- Your instructions: Could you output all of the records below exactly as they appear?
++++++++++
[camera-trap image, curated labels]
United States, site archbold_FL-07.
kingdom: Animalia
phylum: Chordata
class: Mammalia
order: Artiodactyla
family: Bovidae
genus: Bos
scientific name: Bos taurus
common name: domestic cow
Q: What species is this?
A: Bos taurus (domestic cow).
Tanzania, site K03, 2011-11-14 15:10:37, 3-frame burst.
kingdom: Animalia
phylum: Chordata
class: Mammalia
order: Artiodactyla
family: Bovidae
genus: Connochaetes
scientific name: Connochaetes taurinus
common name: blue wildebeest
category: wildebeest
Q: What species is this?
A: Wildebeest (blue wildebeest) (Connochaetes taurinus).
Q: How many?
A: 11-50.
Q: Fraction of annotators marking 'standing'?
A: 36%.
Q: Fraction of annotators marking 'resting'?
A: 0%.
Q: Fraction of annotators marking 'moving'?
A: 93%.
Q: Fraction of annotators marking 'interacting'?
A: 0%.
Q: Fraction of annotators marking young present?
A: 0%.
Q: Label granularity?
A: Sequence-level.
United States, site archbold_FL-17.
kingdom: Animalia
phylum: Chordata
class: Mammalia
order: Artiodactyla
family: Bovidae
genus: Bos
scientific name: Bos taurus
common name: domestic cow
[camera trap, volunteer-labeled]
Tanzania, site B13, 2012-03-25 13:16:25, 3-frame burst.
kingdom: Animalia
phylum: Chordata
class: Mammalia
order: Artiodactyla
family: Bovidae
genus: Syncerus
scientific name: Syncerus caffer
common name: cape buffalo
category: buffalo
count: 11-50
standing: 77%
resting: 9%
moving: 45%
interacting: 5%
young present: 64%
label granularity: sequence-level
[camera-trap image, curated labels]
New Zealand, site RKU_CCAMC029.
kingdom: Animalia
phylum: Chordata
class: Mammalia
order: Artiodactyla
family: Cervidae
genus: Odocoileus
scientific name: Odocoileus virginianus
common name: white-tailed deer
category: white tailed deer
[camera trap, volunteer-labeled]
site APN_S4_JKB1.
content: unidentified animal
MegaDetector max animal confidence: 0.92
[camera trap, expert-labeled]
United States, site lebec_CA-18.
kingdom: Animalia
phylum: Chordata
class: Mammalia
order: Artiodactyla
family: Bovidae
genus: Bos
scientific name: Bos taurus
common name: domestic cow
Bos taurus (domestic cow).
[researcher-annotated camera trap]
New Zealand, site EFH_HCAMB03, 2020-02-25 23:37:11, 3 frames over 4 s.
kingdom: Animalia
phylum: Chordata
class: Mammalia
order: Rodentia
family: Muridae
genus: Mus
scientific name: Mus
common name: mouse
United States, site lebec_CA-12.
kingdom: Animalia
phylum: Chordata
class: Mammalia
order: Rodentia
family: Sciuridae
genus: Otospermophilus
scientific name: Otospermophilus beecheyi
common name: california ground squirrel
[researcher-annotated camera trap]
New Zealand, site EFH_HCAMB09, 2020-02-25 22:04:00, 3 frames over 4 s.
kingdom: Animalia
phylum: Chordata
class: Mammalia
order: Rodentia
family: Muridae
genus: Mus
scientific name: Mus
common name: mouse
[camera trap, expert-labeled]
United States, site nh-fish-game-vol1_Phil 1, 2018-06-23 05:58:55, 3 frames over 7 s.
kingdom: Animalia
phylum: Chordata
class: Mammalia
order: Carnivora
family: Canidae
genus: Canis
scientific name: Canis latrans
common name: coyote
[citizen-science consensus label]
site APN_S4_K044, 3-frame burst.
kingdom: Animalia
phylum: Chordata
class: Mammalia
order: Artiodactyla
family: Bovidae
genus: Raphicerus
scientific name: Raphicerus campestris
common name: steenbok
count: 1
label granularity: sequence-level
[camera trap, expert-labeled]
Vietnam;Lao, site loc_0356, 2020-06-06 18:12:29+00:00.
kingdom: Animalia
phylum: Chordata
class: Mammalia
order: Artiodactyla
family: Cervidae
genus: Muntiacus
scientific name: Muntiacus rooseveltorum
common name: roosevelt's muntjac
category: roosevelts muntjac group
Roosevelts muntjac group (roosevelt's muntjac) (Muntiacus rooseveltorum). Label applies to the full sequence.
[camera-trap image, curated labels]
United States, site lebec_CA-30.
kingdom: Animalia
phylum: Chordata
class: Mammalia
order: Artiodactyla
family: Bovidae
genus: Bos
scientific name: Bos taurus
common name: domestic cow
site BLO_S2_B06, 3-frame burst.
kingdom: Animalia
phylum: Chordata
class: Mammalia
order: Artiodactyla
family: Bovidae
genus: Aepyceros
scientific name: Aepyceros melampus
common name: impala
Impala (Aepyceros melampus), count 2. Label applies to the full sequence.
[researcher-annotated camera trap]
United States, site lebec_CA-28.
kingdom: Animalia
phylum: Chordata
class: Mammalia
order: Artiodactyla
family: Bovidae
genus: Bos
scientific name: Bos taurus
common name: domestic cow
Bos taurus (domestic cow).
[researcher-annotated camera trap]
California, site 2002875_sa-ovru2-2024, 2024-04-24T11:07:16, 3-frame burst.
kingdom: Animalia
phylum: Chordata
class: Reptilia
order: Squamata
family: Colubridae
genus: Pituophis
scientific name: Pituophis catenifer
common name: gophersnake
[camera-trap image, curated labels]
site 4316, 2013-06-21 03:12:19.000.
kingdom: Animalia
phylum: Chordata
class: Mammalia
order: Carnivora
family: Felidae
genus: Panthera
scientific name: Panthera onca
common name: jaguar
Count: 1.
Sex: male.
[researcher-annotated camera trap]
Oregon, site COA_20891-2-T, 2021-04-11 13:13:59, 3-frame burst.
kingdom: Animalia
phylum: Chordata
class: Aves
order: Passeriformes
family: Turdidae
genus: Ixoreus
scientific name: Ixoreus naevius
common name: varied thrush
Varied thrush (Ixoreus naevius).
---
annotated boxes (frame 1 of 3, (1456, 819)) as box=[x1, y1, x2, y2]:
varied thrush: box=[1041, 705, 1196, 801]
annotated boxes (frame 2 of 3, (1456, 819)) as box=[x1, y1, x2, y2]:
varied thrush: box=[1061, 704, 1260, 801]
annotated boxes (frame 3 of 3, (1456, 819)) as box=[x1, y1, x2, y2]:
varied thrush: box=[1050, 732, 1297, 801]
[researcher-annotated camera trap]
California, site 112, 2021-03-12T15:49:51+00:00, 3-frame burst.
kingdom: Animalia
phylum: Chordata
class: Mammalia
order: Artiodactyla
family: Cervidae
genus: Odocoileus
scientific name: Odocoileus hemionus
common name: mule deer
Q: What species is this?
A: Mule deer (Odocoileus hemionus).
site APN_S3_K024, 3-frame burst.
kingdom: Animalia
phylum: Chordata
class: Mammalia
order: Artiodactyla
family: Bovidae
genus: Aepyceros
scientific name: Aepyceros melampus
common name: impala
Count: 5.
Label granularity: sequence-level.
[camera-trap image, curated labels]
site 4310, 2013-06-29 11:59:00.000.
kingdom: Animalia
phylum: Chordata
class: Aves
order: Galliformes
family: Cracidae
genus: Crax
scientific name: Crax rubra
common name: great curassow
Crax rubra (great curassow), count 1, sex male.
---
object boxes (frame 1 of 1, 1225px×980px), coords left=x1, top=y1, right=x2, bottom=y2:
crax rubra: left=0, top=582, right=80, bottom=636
++++++++++
- Response to this task:
[camera-trap image, curated labels]
United States, site archbold_FL-07.
kingdom: Animalia
phylum: Chordata
class: Mammalia
order: Artiodactyla
family: Bovidae
genus: Bos
scientific name: Bos taurus
common name: domestic cow
Q: What species is this?
A: Bos taurus (domestic cow).
Tanzania, site K03, 2011-11-14 15:10:37, 3-frame burst.
kingdom: Animalia
phylum: Chordata
class: Mammalia
order: Artiodactyla
family: Bovidae
genus: Connochaetes
scientific name: Connochaetes taurinus
common name: blue wildebeest
category: wildebeest
Q: What species is this?
A: Wildebeest (blue wildebeest) (Connochaetes taurinus).
Q: How many?
A: 11-50.
Q: Fraction of annotators marking 'standing'?
A: 36%.
Q: Fraction of annotators marking 'resting'?
A: 0%.
Q: Fraction of annotators marking 'moving'?
A: 93%.
Q: Fraction of annotators marking 'interacting'?
A: 0%.
Q: Fraction of annotators marking young present?
A: 0%.
Q: Label granularity?
A: Sequence-level.
United States, site archbold_FL-17.
kingdom: Animalia
phylum: Chordata
class: Mammalia
order: Artiodactyla
family: Bovidae
genus: Bos
scientific name: Bos taurus
common name: domestic cow
[camera trap, volunteer-labeled]
Tanzania, site B13, 2012-03-25 13:16:25, 3-frame burst.
kingdom: Animalia
phylum: Chordata
class: Mammalia
order: Artiodactyla
family: Bovidae
genus: Syncerus
scientific name: Syncerus caffer
common name: cape buffalo
category: buffalo
count: 11-50
standing: 77%
resting: 9%
moving: 45%
interacting: 5%
young present: 64%
label granularity: sequence-level
[camera-trap image, curated labels]
New Zealand, site RKU_CCAMC029.
kingdom: Animalia
phylum: Chordata
class: Mammalia
order: Artiodactyla
family: Cervidae
genus: Odocoileus
scientific name: Odocoileus virginianus
common name: white-tailed deer
category: white tailed deer
[camera trap, volunteer-labeled]
site APN_S4_JKB1.
content: unidentified animal
MegaDetector max animal confidence: 0.92
[camera trap, expert-labeled]
United States, site lebec_CA-18.
kingdom: Animalia
phylum: Chordata
class: Mammalia
order: Artiodactyla
family: Bovidae
genus: Bos
scientific name: Bos taurus
common name: domestic cow
Bos taurus (domestic cow).
[researcher-annotated camera trap]
New Zealand, site EFH_HCAMB03, 2020-02-25 23:37:11, 3 frames over 4 s.
kingdom: Animalia
phylum: Chordata
class: Mammalia
order: Rodentia
family: Muridae
genus: Mus
scientific name: Mus
common name: mouse
United States, site lebec_CA-12.
kingdom: Animalia
phylum: Chordata
class: Mammalia
order: Rodentia
family: Sciuridae
genus: Otospermophilus
scientific name: Otospermophilus beecheyi
common name: california ground squirrel
[researcher-annotated camera trap]
New Zealand, site EFH_HCAMB09, 2020-02-25 22:04:00, 3 frames over 4 s.
kingdom: Animalia
phylum: Chordata
class: Mammalia
order: Rodentia
family: Muridae
genus: Mus
scientific name: Mus
common name: mouse
[camera trap, expert-labeled]
United States, site nh-fish-game-vol1_Phil 1, 2018-06-23 05:58:55, 3 frames over 7 s.
kingdom: Animalia
phylum: Chordata
class: Mammalia
order: Carnivora
family: Canidae
genus: Canis
scientific name: Canis latrans
common name: coyote
[citizen-science consensus label]
site APN_S4_K044, 3-frame burst.
kingdom: Animalia
phylum: Chordata
class: Mammalia
order: Artiodactyla
family: Bovidae
genus: Raphicerus
scientific name: Raphicerus campestris
common name: steenbok
count: 1
label granularity: sequence-level
[camera trap, expert-labeled]
Vietnam;Lao, site loc_0356, 2020-06-06 18:12:29+00:00.
kingdom: Animalia
phylum: Chordata
class: Mammalia
order: Artiodactyla
family: Cervidae
genus: Muntiacus
scientific name: Muntiacus rooseveltorum
common name: roosevelt's muntjac
category: roosevelts muntjac group
Roosevelts muntjac group (roosevelt's muntjac) (Muntiacus rooseveltorum). Label applies to the full sequence.
[camera-trap image, curated labels]
United States, site lebec_CA-30.
kingdom: Animalia
phylum: Chordata
class: Mammalia
order: Artiodactyla
family: Bovidae
genus: Bos
scientific name: Bos taurus
common name: domestic cow
site BLO_S2_B06, 3-frame burst.
kingdom: Animalia
phylum: Chordata
class: Mammalia
order: Artiodactyla
family: Bovidae
genus: Aepyceros
scientific name: Aepyceros melampus
common name: impala
Impala (Aepyceros melampus), count 2. Label applies to the full sequence.
[researcher-annotated camera trap]
United States, site lebec_CA-28.
kingdom: Animalia
phylum: Chordata
class: Mammalia
order: Artiodactyla
family: Bovidae
genus: Bos
scientific name: Bos taurus
common name: domestic cow
Bos taurus (domestic cow).
[researcher-annotated camera trap]
California, site 2002875_sa-ovru2-2024, 2024-04-24T11:07:16, 3-frame burst.
kingdom: Animalia
phylum: Chordata
class: Reptilia
order: Squamata
family: Colubridae
genus: Pituophis
scientific name: Pituophis catenifer
common name: gophersnake
[camera-trap image, curated labels]
site 4316, 2013-06-21 03:12:19.000.
kingdom: Animalia
phylum: Chordata
class: Mammalia
order: Carnivora
family: Felidae
genus: Panthera
scientific name: Panthera onca
common name: jaguar
Count: 1.
Sex: male.
[researcher-annotated camera trap]
Oregon, site COA_20891-2-T, 2021-04-11 13:13:59, 3-frame burst.
kingdom: Animalia
phylum: Chordata
class: Aves
order: Passeriformes
family: Turdidae
genus: Ixoreus
scientific name: Ixoreus naevius
common name: varied thrush
Varied thrush (Ixoreus naevius).
---
annotated boxes (frame 1 of 3, (1456, 819)) as box=[x1, y1, x2, y2]:
varied thrush: box=[1041, 705, 1196, 801]
annotated boxes (frame 2 of 3, (1456, 819)) as box=[x1, y1, x2, y2]:
varied thrush: box=[1061, 704, 1260, 801]
annotated boxes (frame 3 of 3, (1456, 819)) as box=[x1, y1, x2, y2]:
varied thrush: box=[1050, 732, 1297, 801]
[researcher-annotated camera trap]
California, site 112, 2021-03-12T15:49:51+00:00, 3-frame burst.
kingdom: Animalia
phylum: Chordata
class: Mammalia
order: Artiodactyla
family: Cervidae
genus: Odocoileus
scientific name: Odocoileus hemionus
common name: mule deer
Q: What species is this?
A: Mule deer (Odocoileus hemionus).
site APN_S3_K024, 3-frame burst.
kingdom: Animalia
phylum: Chordata
class: Mammalia
order: Artiodactyla
family: Bovidae
genus: Aepyceros
scientific name: Aepyceros melampus
common name: impala
Count: 5.
Label granularity: sequence-level.
[camera-trap image, curated labels]
site 4310, 2013-06-29 11:59:00.000.
kingdom: Animalia
phylum: Chordata
class: Aves
order: Galliformes
family: Cracidae
genus: Crax
scientific name: Crax rubra
common name: great curassow
Crax rubra (great curassow), count 1, sex male.
---
object boxes (frame 1 of 1, 1225px×980px), coords left=x1, top=y1, right=x2, bottom=y2:
crax rubra: left=0, top=582, right=80, bottom=636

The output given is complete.